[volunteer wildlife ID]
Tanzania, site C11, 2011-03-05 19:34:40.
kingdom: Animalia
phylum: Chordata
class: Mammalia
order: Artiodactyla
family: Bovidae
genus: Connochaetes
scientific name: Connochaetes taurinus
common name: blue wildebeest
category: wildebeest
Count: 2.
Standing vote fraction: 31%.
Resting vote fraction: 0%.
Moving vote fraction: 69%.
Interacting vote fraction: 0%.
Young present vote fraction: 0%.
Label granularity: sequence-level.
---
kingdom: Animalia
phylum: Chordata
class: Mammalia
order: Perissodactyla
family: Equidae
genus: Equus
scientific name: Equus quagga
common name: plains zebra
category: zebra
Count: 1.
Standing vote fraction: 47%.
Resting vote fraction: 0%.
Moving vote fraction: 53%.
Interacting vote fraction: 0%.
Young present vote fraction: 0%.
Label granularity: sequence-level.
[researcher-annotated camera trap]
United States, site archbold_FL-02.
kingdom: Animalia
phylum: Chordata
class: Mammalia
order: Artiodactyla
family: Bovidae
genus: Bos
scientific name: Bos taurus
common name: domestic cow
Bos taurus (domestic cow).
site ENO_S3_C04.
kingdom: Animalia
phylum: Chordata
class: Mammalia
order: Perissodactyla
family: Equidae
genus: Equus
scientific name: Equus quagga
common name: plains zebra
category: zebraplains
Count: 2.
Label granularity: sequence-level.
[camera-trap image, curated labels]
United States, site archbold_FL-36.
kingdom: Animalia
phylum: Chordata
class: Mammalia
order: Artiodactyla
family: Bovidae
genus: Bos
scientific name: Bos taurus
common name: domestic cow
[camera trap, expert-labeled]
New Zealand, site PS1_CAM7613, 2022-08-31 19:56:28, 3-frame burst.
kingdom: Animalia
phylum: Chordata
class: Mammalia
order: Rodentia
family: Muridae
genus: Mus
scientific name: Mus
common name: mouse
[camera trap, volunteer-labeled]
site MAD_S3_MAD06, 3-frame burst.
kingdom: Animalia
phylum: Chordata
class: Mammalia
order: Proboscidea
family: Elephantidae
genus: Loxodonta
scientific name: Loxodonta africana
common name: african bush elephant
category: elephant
──────────────────────────────
== THE PROBLEM ==
A single number is the answer here: how many lines above carry the string "trap"?

== RESULT OF THE TASK ==
4